• What is expected: Copy every item below word for word, including its answer, without changing anything.

################

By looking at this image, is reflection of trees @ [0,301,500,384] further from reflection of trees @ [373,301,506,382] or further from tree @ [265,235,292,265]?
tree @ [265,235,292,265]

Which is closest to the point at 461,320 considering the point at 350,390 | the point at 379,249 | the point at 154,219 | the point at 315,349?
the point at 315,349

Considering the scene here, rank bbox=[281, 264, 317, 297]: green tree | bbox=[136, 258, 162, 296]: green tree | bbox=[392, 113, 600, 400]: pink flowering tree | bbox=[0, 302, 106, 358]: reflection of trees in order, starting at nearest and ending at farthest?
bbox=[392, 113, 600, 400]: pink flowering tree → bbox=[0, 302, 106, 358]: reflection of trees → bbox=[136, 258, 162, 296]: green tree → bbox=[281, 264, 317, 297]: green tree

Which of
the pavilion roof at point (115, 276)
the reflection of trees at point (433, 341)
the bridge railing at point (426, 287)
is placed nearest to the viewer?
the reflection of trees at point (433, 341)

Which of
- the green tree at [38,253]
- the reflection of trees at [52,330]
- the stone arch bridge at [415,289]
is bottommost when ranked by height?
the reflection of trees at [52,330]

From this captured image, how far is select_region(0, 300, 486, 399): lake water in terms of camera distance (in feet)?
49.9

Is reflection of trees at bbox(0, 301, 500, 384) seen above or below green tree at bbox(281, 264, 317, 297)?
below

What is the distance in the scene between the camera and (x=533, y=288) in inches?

################

• The result:
By looking at this image, is reflection of trees @ [0,301,500,384] further from reflection of trees @ [373,301,506,382] or further from tree @ [265,235,292,265]?
tree @ [265,235,292,265]

Which is closest to the point at 461,320 considering the point at 350,390 | the point at 379,249 | the point at 154,219 | the point at 315,349?
the point at 315,349

Considering the scene here, rank bbox=[281, 264, 317, 297]: green tree | bbox=[136, 258, 162, 296]: green tree | bbox=[392, 113, 600, 400]: pink flowering tree | bbox=[0, 302, 106, 358]: reflection of trees in order, starting at nearest and ending at farthest?
bbox=[392, 113, 600, 400]: pink flowering tree → bbox=[0, 302, 106, 358]: reflection of trees → bbox=[136, 258, 162, 296]: green tree → bbox=[281, 264, 317, 297]: green tree

Which of
the pavilion roof at point (115, 276)
the reflection of trees at point (433, 341)
the bridge railing at point (426, 287)
is placed nearest to the viewer?
the reflection of trees at point (433, 341)

Which of
- the green tree at [38,253]
- the reflection of trees at [52,330]
- the stone arch bridge at [415,289]
is bottommost when ranked by height?
the reflection of trees at [52,330]

From this captured image, how far is select_region(0, 300, 486, 399): lake water in terms of camera distance (in feet)?
49.9

Is reflection of trees at bbox(0, 301, 500, 384) seen above or below green tree at bbox(281, 264, 317, 297)?
below

What is the distance in the scene between the camera and (x=533, y=288) in inches?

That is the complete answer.